Leggendo “Quasi un’autobiografia. L’avventura di Buzzati-Drogo dalla pagina al grande schermo” di Lorenzo Viganò (in fondo alla nuova edizione Oscar Mondadori), ho ritrovato alcune delle riflessioni che abbiamo condiviso fino ad ora.
Intanto ho scoperto che la Fortezza Bastiani è stata ispirata dagli uffici del Corriere della Sera in cui Buzzati è entrato giovane giornalista lavorandovi tutta la vita.
Il lavoro di Buzzati è descritto da lui stesso come lento e ripetitivo. Ogni giornata è uguale alla precedente e il tutto si svolge in un ambiente estremamente formale.
Scrive Viganò: “Ed è questa immobilità, questa attesa, questa ripetitività che svuota e spegne sogni e speranze e sembra condannare un Buzzati non ancora trentenne a un’esistenza vuota (e inutile), ad accendere l’idea del romanzo che la racconti. Sono il logorio dell’attesa, il torpore delle abitudini, l’irreparabile fuga del tempo che sentirà Giovanni Diego nella sua vita alla Fortezza. […] Quei giorni-fotocopia che se da un lato ne atrofizzano le ambizioni, dall’altro gli ispirano il suo libro più famoso, quello che gli darà il successo cercato”.
Mi ha fatto riflettere sul fatto che pur non cambiando drasticamente la sua vita (es. decidendo di abbandonare il Corriere della Sera), Buzzati ha trovato il modo per “combattere” la monotonia e l’apatia di quel contesto facendo qualcosa che gli piaceva. Per lui in fin dei conti possiamo dire che “sono arrivati i Tartari”!
Scrive Viganò: “Buzzati scrive innanzi tutto per sé, per raccontare il destino dell’uomo medio partendo dalla propria esperienza personale. Non pensa alla pubblicazione.”
Quando si dice volere è potere. Evidenza che il cambiamento è possibile anche dall’interno. In questo, l’autore è stato sicuramente migliore del suo personaggio protagonista.
Il libro viene pubblicato da Longanesi il 9 giugno 1940, il giorno prima dell’entrata in guerra annunciata da Mussolini. Tempismo perfetto, dice Viganò, perché “parla a chi parte per il fronte ma anche a chi resta a casa e aspetta; parla a chi sta facendo il bilancio della propria vita e a chi vi si sta affacciando”.
Il parallelismo con il periodo Covid-19 è venuto in mente anche a Viganò: “la fortezza-casa, l’attesa del nemico-virus all’esterno da cui difendersi. Il senso distorto del tempo.”

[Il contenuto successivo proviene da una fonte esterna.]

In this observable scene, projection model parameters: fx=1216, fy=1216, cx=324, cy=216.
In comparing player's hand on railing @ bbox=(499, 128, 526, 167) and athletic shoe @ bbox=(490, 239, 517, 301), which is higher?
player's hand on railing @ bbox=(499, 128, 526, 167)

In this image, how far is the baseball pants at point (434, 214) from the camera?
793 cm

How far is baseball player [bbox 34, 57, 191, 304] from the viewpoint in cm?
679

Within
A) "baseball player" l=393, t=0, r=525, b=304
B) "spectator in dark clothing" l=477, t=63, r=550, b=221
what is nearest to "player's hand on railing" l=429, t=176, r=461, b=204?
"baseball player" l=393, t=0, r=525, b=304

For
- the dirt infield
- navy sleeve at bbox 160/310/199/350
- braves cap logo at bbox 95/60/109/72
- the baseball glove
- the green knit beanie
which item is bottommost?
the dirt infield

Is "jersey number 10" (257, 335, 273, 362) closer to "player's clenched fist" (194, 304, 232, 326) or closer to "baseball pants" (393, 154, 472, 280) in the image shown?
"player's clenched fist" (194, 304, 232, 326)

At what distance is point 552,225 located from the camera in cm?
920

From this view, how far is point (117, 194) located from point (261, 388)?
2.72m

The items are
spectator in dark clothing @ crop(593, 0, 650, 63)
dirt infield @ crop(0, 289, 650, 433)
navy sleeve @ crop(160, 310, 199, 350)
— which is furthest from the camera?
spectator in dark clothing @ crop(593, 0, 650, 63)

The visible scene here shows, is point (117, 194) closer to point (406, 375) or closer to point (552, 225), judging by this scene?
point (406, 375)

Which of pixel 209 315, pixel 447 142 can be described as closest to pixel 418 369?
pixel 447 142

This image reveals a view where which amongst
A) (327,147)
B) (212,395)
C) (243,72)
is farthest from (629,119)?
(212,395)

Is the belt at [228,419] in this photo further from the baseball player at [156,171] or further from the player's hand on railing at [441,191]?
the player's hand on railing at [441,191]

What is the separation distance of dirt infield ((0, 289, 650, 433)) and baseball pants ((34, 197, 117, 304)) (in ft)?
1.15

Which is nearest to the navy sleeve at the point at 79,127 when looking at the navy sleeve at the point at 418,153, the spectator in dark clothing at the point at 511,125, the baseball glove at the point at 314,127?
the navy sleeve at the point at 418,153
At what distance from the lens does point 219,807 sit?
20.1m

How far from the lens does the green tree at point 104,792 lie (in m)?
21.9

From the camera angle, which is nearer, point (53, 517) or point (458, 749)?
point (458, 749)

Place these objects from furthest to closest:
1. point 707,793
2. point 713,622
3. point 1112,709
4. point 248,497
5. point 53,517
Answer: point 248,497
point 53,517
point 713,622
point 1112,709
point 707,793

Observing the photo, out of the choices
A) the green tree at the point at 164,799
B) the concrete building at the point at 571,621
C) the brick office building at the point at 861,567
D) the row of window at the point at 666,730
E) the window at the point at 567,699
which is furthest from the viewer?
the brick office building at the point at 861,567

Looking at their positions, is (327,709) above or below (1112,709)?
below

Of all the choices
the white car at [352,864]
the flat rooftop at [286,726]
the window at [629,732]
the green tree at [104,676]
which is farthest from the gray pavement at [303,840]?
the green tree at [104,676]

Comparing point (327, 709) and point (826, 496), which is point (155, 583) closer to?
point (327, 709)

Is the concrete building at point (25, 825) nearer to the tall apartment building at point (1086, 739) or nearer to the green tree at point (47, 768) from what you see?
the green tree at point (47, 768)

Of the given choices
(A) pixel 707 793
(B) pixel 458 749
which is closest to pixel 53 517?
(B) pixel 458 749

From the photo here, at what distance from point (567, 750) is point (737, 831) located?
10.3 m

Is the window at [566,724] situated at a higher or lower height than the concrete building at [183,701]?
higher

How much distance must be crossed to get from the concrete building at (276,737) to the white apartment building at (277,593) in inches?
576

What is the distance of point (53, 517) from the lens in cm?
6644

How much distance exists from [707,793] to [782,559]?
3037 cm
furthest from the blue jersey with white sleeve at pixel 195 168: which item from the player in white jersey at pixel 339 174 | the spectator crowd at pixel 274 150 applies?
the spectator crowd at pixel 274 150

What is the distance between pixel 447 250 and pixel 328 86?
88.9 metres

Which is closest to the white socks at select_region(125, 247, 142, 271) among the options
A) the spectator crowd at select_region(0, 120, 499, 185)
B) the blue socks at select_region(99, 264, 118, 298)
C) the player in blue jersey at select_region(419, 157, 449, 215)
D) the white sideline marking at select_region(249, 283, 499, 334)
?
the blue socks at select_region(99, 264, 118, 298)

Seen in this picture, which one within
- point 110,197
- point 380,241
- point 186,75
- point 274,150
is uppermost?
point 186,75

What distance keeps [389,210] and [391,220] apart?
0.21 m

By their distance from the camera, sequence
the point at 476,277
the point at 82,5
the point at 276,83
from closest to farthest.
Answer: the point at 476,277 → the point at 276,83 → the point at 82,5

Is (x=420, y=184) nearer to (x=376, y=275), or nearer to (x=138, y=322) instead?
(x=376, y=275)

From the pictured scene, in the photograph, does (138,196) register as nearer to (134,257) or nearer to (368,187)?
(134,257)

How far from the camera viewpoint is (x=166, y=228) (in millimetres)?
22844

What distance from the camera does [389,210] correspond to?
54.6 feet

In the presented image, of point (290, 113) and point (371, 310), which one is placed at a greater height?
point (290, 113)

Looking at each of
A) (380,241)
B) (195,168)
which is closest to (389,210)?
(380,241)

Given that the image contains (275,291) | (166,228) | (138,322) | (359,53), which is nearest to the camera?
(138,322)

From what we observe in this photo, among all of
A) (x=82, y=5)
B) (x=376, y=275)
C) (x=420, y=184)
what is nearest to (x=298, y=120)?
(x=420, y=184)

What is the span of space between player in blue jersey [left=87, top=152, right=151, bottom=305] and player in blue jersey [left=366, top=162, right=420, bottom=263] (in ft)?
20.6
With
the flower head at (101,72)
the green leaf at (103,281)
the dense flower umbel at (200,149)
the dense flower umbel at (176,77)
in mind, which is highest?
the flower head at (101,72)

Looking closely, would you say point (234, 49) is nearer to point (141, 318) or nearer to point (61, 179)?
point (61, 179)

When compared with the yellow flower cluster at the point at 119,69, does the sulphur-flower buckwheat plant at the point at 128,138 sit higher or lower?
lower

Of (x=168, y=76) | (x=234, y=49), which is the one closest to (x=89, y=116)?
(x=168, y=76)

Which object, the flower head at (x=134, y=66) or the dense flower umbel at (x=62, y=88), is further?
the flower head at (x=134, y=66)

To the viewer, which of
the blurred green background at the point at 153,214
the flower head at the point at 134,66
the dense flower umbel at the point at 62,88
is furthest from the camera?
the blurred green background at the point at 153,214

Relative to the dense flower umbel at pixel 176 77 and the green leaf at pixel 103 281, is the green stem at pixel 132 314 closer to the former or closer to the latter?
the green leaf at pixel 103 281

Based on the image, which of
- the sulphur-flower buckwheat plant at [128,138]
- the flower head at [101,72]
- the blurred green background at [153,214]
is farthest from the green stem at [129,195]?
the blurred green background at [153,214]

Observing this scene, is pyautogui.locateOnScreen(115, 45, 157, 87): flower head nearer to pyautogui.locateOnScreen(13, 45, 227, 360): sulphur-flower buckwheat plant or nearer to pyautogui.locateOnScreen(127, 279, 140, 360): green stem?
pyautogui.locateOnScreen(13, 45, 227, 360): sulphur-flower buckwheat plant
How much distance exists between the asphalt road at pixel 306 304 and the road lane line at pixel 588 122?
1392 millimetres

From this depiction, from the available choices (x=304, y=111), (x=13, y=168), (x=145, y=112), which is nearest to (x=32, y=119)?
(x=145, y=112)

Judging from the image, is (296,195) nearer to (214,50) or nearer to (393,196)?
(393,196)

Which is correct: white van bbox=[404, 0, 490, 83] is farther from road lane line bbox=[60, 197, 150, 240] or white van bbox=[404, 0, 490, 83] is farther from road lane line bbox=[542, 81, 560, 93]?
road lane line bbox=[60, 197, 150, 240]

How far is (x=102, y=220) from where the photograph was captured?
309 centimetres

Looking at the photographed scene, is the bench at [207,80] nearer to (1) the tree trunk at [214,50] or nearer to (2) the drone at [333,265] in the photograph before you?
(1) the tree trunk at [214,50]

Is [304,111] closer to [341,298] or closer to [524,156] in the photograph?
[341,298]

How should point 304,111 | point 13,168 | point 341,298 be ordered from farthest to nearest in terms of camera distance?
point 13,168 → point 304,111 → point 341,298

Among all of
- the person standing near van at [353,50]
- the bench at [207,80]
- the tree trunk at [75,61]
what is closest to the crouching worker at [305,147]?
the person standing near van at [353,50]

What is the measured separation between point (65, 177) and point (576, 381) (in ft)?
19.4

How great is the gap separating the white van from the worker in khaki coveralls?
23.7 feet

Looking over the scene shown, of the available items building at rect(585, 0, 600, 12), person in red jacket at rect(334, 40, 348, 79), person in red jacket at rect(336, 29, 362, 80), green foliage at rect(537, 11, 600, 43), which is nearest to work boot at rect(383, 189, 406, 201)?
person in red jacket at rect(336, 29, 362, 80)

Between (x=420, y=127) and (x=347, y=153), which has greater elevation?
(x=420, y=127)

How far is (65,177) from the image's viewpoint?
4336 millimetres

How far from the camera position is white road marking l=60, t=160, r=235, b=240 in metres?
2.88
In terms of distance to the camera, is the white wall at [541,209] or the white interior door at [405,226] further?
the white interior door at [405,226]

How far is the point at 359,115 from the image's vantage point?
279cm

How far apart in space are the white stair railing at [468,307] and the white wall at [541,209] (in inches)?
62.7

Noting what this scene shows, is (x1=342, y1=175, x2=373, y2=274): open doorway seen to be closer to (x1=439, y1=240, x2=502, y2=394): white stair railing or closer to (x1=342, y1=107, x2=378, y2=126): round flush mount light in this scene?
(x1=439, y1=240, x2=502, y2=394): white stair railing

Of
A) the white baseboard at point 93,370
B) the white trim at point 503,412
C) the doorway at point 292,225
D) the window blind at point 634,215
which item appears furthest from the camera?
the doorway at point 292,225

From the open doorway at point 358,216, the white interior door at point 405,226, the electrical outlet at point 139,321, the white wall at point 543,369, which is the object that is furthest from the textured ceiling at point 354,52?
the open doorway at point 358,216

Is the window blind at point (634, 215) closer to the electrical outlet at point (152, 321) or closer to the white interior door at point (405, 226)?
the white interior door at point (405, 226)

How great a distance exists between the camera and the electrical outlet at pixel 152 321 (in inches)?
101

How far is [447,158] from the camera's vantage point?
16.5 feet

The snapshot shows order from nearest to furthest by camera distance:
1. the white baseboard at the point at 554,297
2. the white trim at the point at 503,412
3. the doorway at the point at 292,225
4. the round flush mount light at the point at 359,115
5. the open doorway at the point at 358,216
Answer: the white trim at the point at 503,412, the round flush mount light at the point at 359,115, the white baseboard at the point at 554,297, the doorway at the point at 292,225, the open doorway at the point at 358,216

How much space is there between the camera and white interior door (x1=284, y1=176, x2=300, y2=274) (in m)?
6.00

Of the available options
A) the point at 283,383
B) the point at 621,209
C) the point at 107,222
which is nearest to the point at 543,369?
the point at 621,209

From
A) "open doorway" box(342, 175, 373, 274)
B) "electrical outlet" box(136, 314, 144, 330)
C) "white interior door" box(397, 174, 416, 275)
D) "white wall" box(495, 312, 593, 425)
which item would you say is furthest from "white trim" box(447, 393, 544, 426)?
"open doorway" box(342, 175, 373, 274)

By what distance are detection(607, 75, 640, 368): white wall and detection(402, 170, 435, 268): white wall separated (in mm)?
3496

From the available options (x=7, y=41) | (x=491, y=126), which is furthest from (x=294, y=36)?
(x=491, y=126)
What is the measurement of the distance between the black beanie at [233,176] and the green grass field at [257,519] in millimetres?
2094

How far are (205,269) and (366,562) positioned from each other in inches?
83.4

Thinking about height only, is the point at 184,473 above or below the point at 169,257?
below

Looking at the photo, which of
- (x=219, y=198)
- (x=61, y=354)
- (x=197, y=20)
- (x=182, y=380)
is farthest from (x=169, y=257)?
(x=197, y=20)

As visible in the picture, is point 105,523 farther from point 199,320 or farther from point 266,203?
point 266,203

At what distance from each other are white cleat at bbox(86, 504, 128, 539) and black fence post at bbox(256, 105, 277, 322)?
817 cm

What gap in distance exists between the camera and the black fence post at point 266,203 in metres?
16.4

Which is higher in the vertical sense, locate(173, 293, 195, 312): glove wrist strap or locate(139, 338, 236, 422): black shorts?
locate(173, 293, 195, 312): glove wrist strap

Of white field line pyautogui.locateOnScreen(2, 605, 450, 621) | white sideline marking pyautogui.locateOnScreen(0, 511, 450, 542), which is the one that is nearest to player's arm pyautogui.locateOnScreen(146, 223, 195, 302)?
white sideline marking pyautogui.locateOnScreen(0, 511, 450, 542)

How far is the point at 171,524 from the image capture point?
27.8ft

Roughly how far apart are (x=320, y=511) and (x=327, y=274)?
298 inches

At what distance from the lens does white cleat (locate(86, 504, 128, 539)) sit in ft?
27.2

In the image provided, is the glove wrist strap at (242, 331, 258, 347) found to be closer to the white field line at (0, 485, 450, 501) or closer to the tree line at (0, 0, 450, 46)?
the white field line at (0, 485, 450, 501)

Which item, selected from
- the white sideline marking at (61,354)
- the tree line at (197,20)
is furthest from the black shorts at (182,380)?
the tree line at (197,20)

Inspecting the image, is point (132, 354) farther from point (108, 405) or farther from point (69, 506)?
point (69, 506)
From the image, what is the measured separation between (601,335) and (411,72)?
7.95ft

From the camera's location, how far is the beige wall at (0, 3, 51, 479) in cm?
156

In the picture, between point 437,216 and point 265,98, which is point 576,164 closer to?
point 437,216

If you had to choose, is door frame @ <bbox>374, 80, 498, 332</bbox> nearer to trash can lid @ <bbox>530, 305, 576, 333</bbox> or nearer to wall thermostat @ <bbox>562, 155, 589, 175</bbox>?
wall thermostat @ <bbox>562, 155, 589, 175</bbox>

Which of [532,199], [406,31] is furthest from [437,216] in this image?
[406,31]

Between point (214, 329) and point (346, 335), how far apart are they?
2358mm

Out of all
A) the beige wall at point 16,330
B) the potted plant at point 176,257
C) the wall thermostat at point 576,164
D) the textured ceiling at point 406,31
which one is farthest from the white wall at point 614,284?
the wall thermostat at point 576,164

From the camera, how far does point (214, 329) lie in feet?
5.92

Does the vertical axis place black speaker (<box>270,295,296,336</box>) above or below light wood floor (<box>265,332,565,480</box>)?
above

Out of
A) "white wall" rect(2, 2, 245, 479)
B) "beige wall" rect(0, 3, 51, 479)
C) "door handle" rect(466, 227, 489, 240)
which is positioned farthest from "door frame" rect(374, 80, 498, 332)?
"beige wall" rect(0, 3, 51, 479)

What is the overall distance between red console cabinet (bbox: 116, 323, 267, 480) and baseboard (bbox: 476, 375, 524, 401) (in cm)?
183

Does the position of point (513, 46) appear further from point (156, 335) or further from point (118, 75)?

Comunque a me la Fortezza mi ha fatto pensare anche al “posto fisso”! Ricordo le conversazioni con i miei genitori quando decisi di lasciare l’aeroporto dopo otto anni di lavoro. Loro, dopo una vita in Ferrovie mio padre e in Poste mia madre, potete immaginarvi come reagirono...
Concludo consigliando a chi ha acquistato questa edizione di leggere la postfazione di Viganò in cui sono riportati anche i vari diversi finali immaginati da Buzzati. “Finali diversi per un romanzo senza fine.”, oltre agli appunti per la scrittura del romanzo pubblicati integralmente per la prima volta che hanno il pregio di farci calare nei panni dello scrittore, un’esperienza mai provata prima, almeno per me.